**Exercise brief**
Each line in the entries below that holds the string "States" is to be listed.

**Records shown**
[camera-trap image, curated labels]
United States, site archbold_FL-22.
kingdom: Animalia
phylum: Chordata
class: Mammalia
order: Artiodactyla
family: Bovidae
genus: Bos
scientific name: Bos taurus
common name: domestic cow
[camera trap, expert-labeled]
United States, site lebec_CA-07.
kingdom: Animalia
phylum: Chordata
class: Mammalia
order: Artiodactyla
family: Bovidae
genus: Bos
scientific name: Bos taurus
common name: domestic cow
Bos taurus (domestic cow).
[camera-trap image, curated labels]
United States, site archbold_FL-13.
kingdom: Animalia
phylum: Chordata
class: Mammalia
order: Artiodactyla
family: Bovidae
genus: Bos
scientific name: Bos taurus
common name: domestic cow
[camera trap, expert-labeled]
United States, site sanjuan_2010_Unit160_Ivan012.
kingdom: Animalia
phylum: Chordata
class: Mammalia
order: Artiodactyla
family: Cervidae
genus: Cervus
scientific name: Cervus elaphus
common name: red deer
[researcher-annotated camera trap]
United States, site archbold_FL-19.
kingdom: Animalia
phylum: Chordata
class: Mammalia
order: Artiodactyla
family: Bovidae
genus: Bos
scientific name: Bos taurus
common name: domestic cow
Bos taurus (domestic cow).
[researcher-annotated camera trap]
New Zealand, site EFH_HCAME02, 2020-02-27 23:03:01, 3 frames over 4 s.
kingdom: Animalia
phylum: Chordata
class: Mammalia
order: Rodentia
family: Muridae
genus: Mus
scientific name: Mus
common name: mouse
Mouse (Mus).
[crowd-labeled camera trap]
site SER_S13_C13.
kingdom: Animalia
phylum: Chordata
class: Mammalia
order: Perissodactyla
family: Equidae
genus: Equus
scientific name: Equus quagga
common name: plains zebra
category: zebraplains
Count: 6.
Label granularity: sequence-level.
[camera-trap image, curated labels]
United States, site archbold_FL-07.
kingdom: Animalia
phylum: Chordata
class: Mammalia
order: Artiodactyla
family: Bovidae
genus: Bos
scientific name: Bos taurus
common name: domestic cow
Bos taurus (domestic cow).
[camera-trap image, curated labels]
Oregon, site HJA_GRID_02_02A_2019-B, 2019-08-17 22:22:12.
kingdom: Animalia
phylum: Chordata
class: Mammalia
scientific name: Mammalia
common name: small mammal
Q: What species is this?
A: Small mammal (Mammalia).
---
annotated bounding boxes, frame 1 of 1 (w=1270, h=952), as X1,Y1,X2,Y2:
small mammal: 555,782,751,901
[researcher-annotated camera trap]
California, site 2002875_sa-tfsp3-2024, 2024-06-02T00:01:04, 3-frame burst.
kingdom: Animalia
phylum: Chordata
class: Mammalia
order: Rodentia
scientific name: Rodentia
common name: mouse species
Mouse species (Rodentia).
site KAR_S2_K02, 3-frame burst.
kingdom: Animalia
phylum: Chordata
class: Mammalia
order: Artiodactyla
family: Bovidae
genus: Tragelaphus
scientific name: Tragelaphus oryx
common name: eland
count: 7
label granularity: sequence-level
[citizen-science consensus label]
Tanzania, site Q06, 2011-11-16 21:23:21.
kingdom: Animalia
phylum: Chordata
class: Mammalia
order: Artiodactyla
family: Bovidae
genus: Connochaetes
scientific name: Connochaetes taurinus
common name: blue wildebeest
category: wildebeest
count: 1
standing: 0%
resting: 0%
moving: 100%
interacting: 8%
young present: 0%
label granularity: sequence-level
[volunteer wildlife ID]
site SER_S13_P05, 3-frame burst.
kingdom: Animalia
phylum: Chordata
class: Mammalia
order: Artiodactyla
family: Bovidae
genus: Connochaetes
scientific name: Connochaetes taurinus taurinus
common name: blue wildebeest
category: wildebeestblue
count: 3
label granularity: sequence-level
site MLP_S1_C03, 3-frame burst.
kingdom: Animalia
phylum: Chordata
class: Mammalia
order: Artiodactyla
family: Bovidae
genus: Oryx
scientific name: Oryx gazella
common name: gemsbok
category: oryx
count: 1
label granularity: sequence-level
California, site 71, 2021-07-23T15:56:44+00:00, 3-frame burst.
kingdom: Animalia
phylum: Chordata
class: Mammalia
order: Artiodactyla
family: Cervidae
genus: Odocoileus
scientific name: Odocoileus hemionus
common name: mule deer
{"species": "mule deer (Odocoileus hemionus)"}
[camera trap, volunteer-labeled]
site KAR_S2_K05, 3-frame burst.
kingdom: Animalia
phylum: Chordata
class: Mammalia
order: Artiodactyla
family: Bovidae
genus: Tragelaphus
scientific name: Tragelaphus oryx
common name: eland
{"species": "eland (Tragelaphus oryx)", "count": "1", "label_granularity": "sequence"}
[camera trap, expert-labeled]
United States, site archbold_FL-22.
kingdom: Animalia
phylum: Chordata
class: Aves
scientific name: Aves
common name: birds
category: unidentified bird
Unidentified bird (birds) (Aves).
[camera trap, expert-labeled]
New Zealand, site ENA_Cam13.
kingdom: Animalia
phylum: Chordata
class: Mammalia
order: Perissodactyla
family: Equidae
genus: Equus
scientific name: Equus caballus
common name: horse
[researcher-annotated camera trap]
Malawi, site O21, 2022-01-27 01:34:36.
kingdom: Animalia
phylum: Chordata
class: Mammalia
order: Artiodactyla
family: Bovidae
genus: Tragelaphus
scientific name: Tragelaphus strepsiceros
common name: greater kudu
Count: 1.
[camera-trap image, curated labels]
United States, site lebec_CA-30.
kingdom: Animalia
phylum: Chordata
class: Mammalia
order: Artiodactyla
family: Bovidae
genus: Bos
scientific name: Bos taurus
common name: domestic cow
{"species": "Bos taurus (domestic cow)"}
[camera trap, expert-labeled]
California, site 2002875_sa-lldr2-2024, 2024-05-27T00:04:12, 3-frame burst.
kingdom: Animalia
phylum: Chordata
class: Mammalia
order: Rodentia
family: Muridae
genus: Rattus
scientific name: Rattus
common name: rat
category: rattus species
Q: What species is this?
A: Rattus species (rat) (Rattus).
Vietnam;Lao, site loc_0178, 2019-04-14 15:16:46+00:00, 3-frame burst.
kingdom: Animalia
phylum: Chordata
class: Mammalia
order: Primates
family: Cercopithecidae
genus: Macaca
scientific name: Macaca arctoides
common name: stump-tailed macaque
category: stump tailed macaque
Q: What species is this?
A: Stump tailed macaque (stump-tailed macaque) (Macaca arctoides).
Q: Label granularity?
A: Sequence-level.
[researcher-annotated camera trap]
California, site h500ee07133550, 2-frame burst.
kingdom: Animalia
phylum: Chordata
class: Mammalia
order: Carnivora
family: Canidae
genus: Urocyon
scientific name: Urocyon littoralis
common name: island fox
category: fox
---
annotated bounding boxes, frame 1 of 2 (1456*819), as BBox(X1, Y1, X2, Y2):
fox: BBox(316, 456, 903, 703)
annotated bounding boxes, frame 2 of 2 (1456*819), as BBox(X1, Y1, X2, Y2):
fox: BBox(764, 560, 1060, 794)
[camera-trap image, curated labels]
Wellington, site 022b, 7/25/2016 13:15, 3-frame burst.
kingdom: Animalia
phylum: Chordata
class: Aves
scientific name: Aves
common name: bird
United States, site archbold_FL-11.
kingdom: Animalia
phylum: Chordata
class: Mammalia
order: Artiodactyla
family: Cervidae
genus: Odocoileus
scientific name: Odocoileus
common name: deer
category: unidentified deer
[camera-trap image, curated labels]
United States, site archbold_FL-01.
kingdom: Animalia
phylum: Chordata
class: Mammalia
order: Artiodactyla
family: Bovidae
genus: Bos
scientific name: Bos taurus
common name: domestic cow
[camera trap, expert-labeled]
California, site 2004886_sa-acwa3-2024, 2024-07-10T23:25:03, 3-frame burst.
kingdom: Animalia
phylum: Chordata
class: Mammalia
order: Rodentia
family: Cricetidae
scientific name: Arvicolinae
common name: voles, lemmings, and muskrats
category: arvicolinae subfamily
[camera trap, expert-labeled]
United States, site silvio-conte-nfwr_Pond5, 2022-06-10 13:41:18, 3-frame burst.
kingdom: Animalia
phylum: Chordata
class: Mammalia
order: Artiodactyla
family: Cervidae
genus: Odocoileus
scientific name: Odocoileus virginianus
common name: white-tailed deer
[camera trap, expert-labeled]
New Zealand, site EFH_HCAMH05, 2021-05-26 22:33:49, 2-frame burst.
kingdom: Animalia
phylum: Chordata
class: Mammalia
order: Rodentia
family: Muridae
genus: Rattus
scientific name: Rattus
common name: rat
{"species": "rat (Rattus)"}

**Worked solution**
United States, site archbold_FL-22.
United States, site lebec_CA-07.
United States, site archbold_FL-13.
United States, site sanjuan_2010_Unit160_Ivan012.
United States, site archbold_FL-19.
United States, site archbold_FL-07.
United States, site archbold_FL-22.
United States, site lebec_CA-30.
United States, site archbold_FL-11.
United States, site archbold_FL-01.
United States, site silvio-conte-nfwr_Pond5, 2022-06-10 13:41:18, 3-frame burst.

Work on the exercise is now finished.